The twelve pieces in this volume are taken from the following collection:-
Gantz Neue Intraden, Balletten und Couranten, so zuvor nie in Truck aussgangen
ohne Text
auff allerley Musicalischen Instrumenten, sonderlich auff Violen, füglich und lieblich zugebrauchen mit 5 und 4 stimmen componiert durch Erasmus Widmannum Halensem… Gedruckt unnd verlegt in Nürmberg
durch Abraham Wagenmann MDCXVIII
Widmann’s pieces, in common with those of many German musicians of his time, seem to be heavily influenced by Italian music of twenty or so years back from the publication of his collection.

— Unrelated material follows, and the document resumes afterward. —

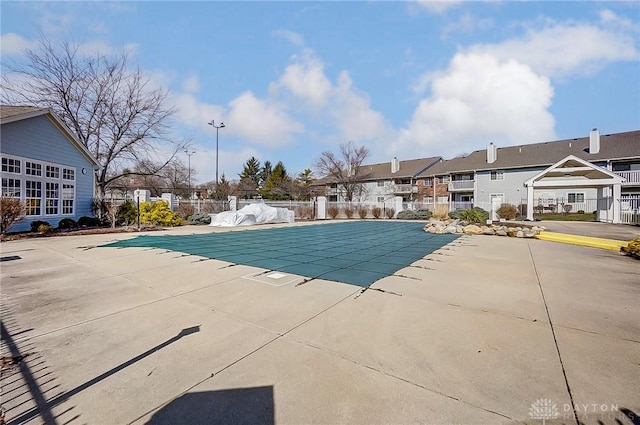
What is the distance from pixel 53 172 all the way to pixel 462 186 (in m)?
33.3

He shows no knowledge of the Italian avant-garde of his own day, for instance of the solo sonatas of Cima, which appeared in 1610, or even of the late works of Giovanni Gabrieli, who died in 1612. Indeed if we compare his intradas with those of Alexander Orologio, whose collection of 1597 contains the earliest surviving examples of the form, it is hard to detect any real stylistic advance, except that Widmann’s seem to be written with string instruments in mind, Orologio’s with wind. Some of widmann’s canzonas, notably no 3 in the present collection, resemble in many respects the earliest pieces of Giovanni Gabrieli and of other north Italian composers active around 1590.